Streamer object type is 'Towed fish' with the CoG located at the head of the segment, i.e. forward end.
For visualization purposes during acquisition it is useful to define an object shape.
Add another Towed Fish object for each streamer section.
For each streamer section add a variable node at the aft end.
Streamer sections are linked one to the other using the 'Link' option listed in every Object tree. Double click on 'Link' to open the Edit Link Definition window.
| Edit Link Definition | |
|---|---|
| Link Point 1 | For Object select the most forward streamer section, and for Node select the variable node added to the aft end of this first section. If there is no predefined node add a new one using the Add  |
| Link Point 2 | The forward end of streamer section 2 must be linked with the aft end of section 1. For Object select the second streamer section, and for Node select the variable node at the forward end of the second section. If there is no predefined node add a new one using the Add |
Repeat the process to link all segments in a streamer.
Repeat the process for each streamer.
Object Definition - Tailbuoy
Defining a tailbuoy may or not be be necessary depending on the survey scenario. Where the streamer is assumed to be straight and follows the track of the towing vessel, there may be no tailbuoy, and, if there is, it may not have a positioning system mounted on it. In a 3D survey, each tailbuoy is usually equipped with a positioning sensor of some kind, e.g. rGPS.
Whenever a tailbouy object is need, it should be defined as a Towed fish.
Object Definition - Other
Definition of other objects may be required if they carry positioning sensors: front floats, diverters/deflectors/paravanes.

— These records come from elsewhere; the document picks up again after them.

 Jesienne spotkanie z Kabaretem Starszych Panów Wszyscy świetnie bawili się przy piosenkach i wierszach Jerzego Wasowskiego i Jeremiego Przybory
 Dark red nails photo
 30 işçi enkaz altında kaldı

These too would be defined as towed objects.
Applicable Systems
Info
Only information pertinent to seismic systems is addressed here. Consult online Help DbSetup~File~System for more general information about defining Systems.
Gun Controller
| New System | |
|---|---|
| Name | Enter a name easily recognized in displays Online. |
| Type | Select Gun Controller from drop down list. |
| Driver | Select driver. |
| Port Parameters | Enter the appropriate serial port parameter values. This port refers to the exchange of messages between QINSy and the Gun Controller. For example, outgoing messages from QINSy include items like line and next shot-point number; incoming messages from the Gun Controller include QC items such as which gun fired, pressure etc. |
Click Finish.
QPS Fix Device Mk3/4/5/6
The QPS Fix Device MK 6 is a hardware device manufactured by QPS for use with the Qinsy software. It is able to receive and/or send two closure (CLS) or TTL pulses.
Outgoing closures or TTL pulses can be used to trigger external devices, whereas incoming closures or TTL pulses can be used for PPS (Pulse-Per-Second) support and/or for fixmark triggering from other navigation systems.

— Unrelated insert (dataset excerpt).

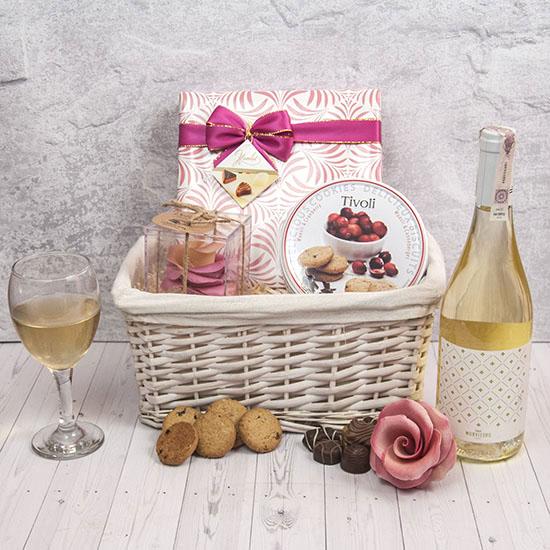 kosz dla mamy, prezent dla mamy, wino marfi, czekoladki hamlet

Closures (CLS) or TTL pulses can be received or sent via BNC or DB9 connectors. Typically the PPS pulse is received on a BNC In connector. Serial data in and out uses the DB9 connectors.
Note
Please refer to QPS Fix Generator Boxes for a description of the particular Trigger Device model in use and the required cabling for different configurations.
NOTE: The Trigger Config Utility is located in the root directory of Qinsy and added to the Qinsy Console by right-clicking in the lower panel and selecting Add Program.
QPS Fix Device - Rear Panel with cables connected
For System Type choose 'Closure Output System'. Make sure you select the appropriate Driver (MK 6 in the example).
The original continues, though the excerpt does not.